The major U.S. stock indexes rebounded last week, erasing a little more than 50% of the decline from the previous two weeks. All sectors participated in the rally. Volatility remains elevated which may have helped drive prices higher more quickly than expected.
In the cash market, the benchmark S&P 500 Index settled at 2732.22, up 4.3%. For the year, the index is up 2.2%. The blue chip Dow Jones Industrial Average closed at 25219.38, up 4.3%. It’s up 2.0% for the year. The tech-based NASDAQ Composite ended the week at 7242.15, up 5.3%. It’s up 4.9% in 2018.
After responding to volatile trading conditions during the week-ending February 9, and getting emotional at times about the speed of the market’s decline, investors seemed to reconnect with the underlying fundamentals last week.

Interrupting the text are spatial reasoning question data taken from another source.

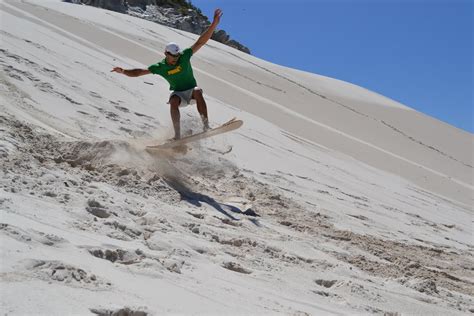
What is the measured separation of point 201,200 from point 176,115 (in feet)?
3.73

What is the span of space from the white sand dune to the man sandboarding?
1.28 ft

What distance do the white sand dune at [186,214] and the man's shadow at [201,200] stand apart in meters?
0.02

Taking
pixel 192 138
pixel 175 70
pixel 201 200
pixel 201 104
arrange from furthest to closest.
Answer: pixel 201 104, pixel 175 70, pixel 192 138, pixel 201 200

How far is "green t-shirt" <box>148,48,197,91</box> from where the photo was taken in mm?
5680

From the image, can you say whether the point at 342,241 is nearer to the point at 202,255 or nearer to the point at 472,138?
the point at 202,255

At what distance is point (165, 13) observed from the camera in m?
28.4

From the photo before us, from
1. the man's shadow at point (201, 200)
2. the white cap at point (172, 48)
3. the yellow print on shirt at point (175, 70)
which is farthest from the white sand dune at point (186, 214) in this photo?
the white cap at point (172, 48)

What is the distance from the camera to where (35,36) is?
8805 mm

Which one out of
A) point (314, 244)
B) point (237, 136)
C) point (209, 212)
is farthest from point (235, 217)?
point (237, 136)

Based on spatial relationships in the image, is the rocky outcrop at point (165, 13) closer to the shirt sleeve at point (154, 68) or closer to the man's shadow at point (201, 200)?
the shirt sleeve at point (154, 68)

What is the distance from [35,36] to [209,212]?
5561 millimetres

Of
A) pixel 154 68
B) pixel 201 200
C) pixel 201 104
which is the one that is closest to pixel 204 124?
pixel 201 104

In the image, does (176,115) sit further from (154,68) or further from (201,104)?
(154,68)

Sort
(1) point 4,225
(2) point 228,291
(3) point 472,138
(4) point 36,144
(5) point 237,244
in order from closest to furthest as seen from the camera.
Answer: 1. (1) point 4,225
2. (2) point 228,291
3. (5) point 237,244
4. (4) point 36,144
5. (3) point 472,138
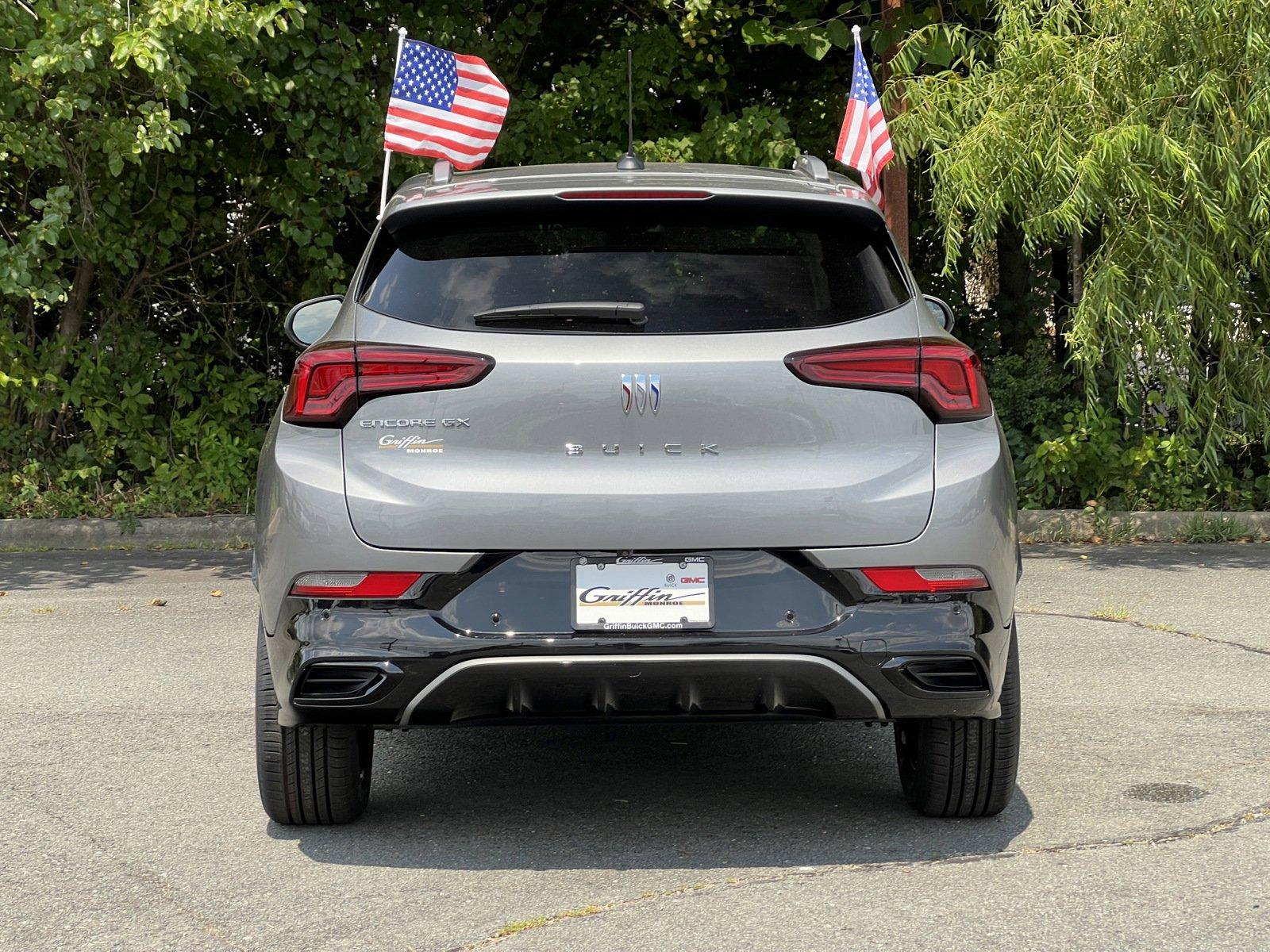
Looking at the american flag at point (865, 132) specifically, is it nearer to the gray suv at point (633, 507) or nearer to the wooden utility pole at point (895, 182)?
the wooden utility pole at point (895, 182)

Economic data continued to signal strength in the U.S. and global economy. Investors also reacted to improving corporate earnings which should continue to be the key guide for stocks over time.
With 80% of S&P 500 companies having reported fourth-quarter results, earnings in the most recent period have risen 15.2% versus a year earlier. Most importantly, revenue growth has averaged 7.9%, its fastest pace since the fourth quarter of 2011, suggesting economic strength is helping profits.
In other news, U.S. consumer prices rose considerably more than expected in January, fueling fears that inflation is about to turn dangerously higher.
The Consumer Price Index rose 0.5 percent last month against projections of a 0.3 percent increase, the Labor Department reported last Wednesday. Excluding volatile food and energy prices, the index was up 0.3 percent against estimates of 0.2 percent.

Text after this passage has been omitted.